> [Énoncé]
Recopiez à l'identique les lignes ci-dessous, depuis celle qui contient « From the camera, what » jusqu'à la toute dernière, ces deux lignes comprises.

++++

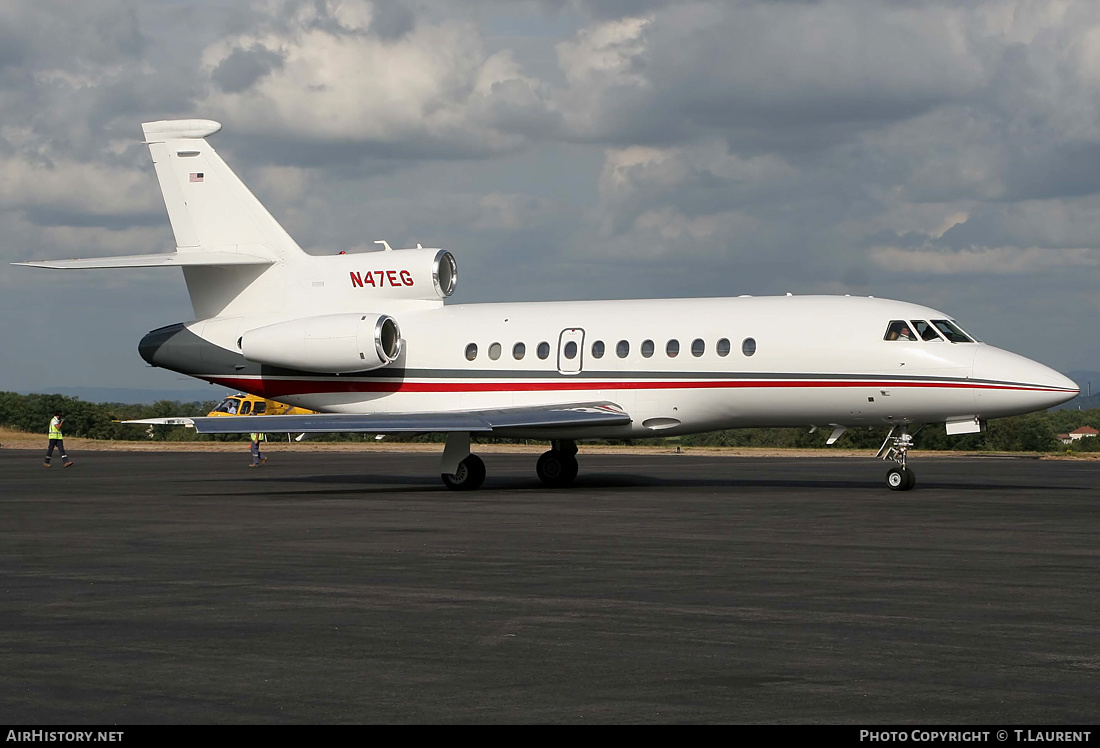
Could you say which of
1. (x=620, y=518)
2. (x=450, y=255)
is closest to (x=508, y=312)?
(x=450, y=255)

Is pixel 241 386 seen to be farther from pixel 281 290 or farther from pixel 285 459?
pixel 285 459

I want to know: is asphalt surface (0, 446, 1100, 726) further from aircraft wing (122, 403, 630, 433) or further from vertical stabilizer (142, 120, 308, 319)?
vertical stabilizer (142, 120, 308, 319)

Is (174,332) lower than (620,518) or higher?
higher

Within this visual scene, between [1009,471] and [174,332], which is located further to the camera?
[1009,471]

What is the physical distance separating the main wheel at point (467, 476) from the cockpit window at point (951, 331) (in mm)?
9368

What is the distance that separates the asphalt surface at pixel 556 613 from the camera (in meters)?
7.03

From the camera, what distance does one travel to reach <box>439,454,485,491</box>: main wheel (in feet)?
84.9

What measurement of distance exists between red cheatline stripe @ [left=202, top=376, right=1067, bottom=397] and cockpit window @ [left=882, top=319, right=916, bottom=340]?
887 millimetres

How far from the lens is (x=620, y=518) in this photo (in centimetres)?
1873

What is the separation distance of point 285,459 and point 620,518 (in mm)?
30680

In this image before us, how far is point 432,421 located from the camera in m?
24.2

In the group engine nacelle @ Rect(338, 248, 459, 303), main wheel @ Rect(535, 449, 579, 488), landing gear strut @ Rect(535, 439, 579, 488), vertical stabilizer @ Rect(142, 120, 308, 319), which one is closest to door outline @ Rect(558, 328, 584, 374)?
landing gear strut @ Rect(535, 439, 579, 488)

++++

> [Corrigé]
From the camera, what distance does one travel to reach <box>439,454,485,491</box>: main wheel (in feet)?
84.9

What measurement of distance exists between red cheatline stripe @ [left=202, top=376, right=1067, bottom=397] and cockpit window @ [left=882, top=319, right=916, bottom=340]?
887 millimetres

How far from the lens is (x=620, y=518) in this photo (in centimetres)?
1873

What is the separation distance of point 285,459 and point 620,518 (in mm)?
30680

In this image before us, how far is point 432,421 located from the camera in m?
24.2

In the group engine nacelle @ Rect(338, 248, 459, 303), main wheel @ Rect(535, 449, 579, 488), landing gear strut @ Rect(535, 439, 579, 488), vertical stabilizer @ Rect(142, 120, 308, 319), which one is closest to door outline @ Rect(558, 328, 584, 374)?
landing gear strut @ Rect(535, 439, 579, 488)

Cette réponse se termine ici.